> _Задание_:
Какого первого условия искусства, по словам отрывка, недостает способу изложения, при котором события показаны сначала в общем виде, а затем в конкретном?

> _Отрывок_:
────────

Возьмем несколько примеров. Положим, что кто-нибудь из наших современников, литераторов или ученых, взяв летописи, стал бы выписывать из них одно место за другим, сводить их к одним рубрикам и потом выводить из них общие итоги. Неужели такое механическое упражнение заслужило бы в наше время название истории? Или предположим, что темой исторического сочинения избрана жизнь и деятельность какого-нибудь замечательного исторического лица и что автор, собрав весь необходимый материал, разбивает его на несколько частей и рассматривает одного и того же деятеля сначала как семьянина, потом как гражданина, далее как оратора или воина, наконец, как государственного человека, и притом так, что если последняя его деятельность распадается еще на две или на три стороны, то каждую сторону ставит он в отдельности от другой, под особым параграфом. Неужели кто подобную анатомию живой человеческой деятельности принял бы за историческое изображение и нашел бы в ней полное удовлетворение? Мы с своей стороны должны отказать в своем сочувствии даже тому довольно распространенному (особенно со времени Герена (7)) способу исторического изложения, по которому события представляются обыкновенно в двойственном виде: сначала в общем и отвлеченном, а потом в их живой конкретности. Такое изложение мы считаем крайне невыгодным для науки, потому что оно нарушает ее целостность, и не совсем полезным для учащихся, потому что юная мысль их, не одолевая двойственности, остается при ней, так что в их представлении раздвояется и самая история, и иное событие решительно принимается за два, одно от другого отличные. Доказывать ли, что этот способ находится в разладе с художественными требованиями? Но ему недостает самого первого условия искусства, т. е. единства.

Впрочем, не распространяясь много об этом частном вопросе, мы можем сослаться на самого автора речи, особенно на изданные им исторические «Характеристики» (8); из произведений его видно всего менее, чтоб художественная обработка стала делом совершенно посторонним для историка нашего времени.

────────

> _Данные для проверки_:
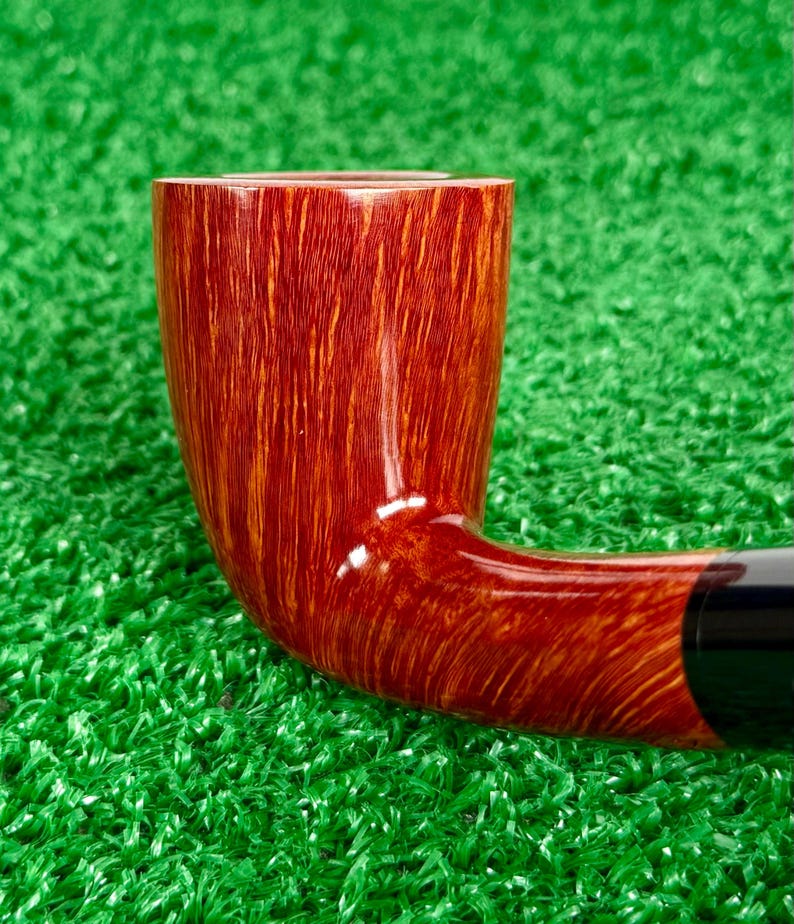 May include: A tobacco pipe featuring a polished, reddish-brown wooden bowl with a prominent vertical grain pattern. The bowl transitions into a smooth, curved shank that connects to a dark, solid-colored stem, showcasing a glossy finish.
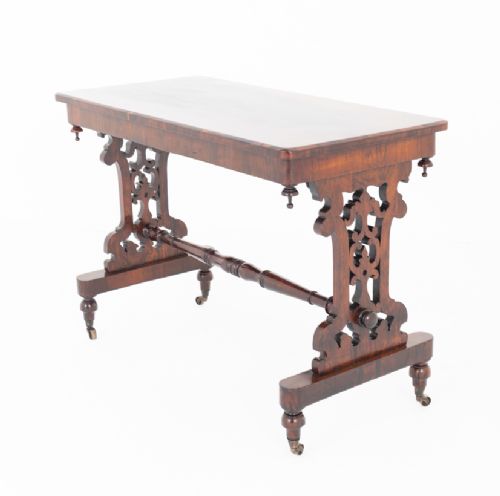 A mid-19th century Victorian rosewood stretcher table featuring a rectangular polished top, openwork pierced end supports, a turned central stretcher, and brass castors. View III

────────

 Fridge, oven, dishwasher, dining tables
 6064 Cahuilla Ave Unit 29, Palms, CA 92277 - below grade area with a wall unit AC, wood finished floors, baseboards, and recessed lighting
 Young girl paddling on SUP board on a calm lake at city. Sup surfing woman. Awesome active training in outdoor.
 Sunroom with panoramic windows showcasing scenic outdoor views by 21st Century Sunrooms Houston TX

────────

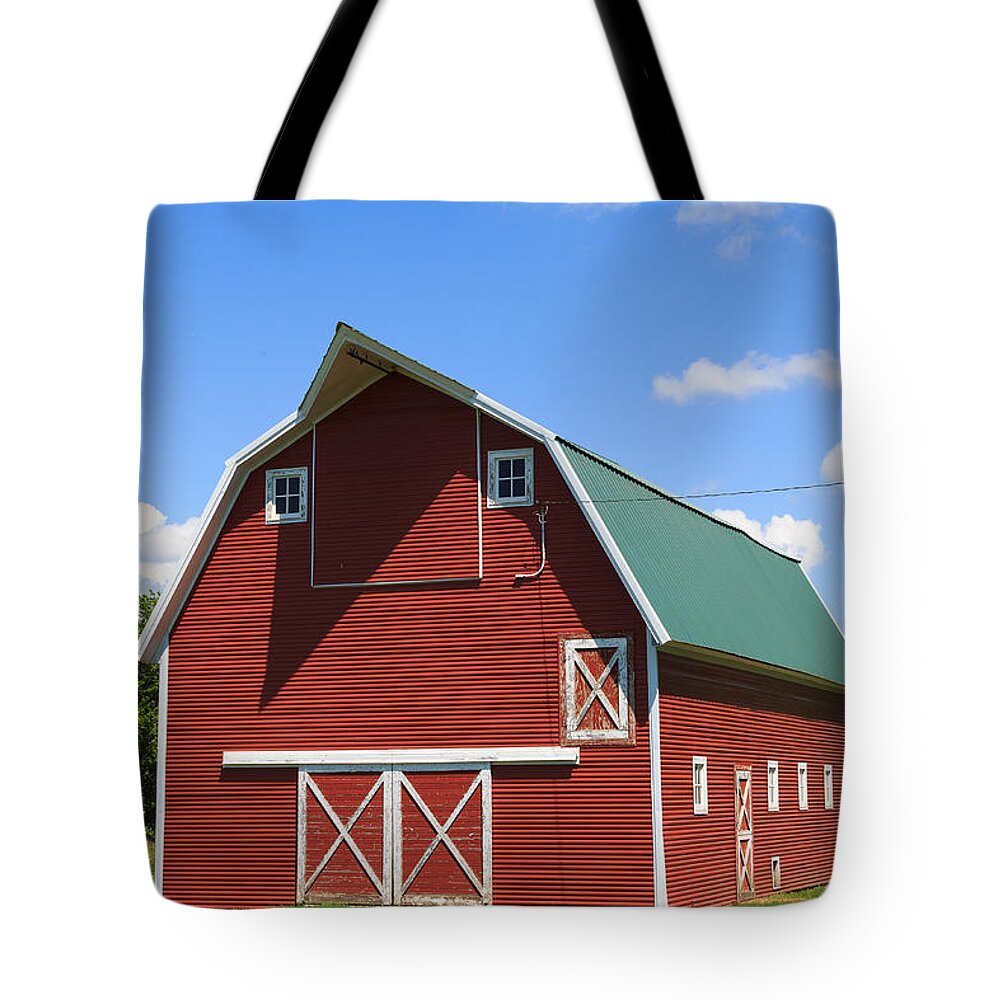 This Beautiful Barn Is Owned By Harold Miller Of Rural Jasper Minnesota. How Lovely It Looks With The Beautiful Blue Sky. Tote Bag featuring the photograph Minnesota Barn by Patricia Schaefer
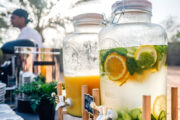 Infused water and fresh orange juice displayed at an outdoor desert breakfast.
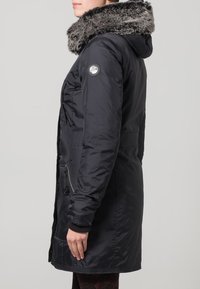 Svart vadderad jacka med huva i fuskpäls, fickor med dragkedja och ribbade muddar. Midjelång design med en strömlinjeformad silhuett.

────────

> _Ответ_:
Единства.